Le duel entre le narrateur et l’électeur est assez comique dans la mesure où le narrateur abat le nez de son adversaire. Disposer d’un nez c’est être digne, n’ayant plus de nez, l’électeur devient indigne. C’est d’ailleurs ce qui fait qu’il devient un héros pour tout le monde dans le sens où le narrateur, étant un lion avec un beau grand nez, ne doit pas rivaliser avec une personne comme l’électeur. En ayant répondu à ses provocations, le narrateur s’est montré “petit” et “indigne”.
Des similitudes avec la vie de l’auteur
Cette ascension rapide s’achève par une chute très brève qui renvoie le narrateur à son point de départ. Il y a une possibilité de voir ici une sorte de référence à la vie de l’auteur. En effet, Edgar Allan Poe (1809-1849) était un écrivain, poète, critique littéraire et éditeur américain qui a connu une ascension rapide et une chute tout aussi rapide au cours de sa vie. Sa première publication importante, “Tamerlane and Other Poems” (“Tamerlan et autres poèmes”), a été publiée en 1827 alors qu’il était encore étudiant à l’université. Cependant, malgré son succès initial, Poe a connu de nombreux revers et difficultés au cours de sa vie. Il a souvent été confronté à des problèmes financiers et a eu du mal à trouver un travail stable. En outre, il a souffert de problèmes de santé mentale et a été confronté à de nombreux problèmes personnels, notamment des problèmes de boisson.

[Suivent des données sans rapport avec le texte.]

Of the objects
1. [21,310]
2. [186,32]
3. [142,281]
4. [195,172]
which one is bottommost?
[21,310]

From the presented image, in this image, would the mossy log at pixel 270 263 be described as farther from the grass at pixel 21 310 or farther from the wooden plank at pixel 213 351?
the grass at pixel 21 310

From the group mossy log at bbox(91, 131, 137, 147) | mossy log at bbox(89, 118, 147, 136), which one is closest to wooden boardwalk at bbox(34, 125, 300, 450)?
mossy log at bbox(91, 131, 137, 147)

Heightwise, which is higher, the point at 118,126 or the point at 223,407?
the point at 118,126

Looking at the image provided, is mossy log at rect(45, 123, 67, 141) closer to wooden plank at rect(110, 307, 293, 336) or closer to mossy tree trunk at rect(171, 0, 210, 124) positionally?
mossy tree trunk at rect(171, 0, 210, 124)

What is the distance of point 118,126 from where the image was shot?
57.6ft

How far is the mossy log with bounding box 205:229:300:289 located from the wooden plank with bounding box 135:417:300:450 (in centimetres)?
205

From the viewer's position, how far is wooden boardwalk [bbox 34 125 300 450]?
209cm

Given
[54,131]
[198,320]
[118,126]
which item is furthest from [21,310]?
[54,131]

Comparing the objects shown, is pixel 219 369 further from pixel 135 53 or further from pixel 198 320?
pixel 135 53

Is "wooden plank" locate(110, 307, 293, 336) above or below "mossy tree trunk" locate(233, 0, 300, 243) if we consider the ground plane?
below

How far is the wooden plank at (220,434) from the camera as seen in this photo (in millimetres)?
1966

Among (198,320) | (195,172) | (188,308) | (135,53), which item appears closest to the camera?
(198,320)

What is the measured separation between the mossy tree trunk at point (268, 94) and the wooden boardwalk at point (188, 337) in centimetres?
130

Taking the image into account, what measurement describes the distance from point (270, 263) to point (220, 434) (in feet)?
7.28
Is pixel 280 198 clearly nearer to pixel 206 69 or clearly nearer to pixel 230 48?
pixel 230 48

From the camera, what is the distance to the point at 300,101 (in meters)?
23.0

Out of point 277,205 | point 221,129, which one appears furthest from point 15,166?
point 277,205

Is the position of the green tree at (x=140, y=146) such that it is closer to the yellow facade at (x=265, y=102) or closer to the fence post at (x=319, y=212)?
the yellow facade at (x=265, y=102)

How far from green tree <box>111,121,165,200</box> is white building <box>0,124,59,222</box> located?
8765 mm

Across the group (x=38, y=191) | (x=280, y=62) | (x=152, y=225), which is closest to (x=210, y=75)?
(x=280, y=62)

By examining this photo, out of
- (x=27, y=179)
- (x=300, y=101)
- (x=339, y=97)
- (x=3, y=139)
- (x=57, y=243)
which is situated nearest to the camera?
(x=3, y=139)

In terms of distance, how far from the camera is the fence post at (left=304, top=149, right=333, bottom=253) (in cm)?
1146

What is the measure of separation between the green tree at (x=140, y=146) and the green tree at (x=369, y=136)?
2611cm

Malgré toutes ces difficultés, Poe a continué à écrire et à publier de nombreuses histoires et poèmes qui ont été largement appréciés par les lecteurs de son époque. Sa chute rapide a été le résultat de sa vie difficile et de ses problèmes de santé mentale, qui ont finalement eu raison de lui. Il est décédé à l’âge de quarante ans en octobre 1849 dans des circonstances mystérieuses qui ont nourri les nombreuses légendes qui ont continué à entourer sa vie et son œuvre.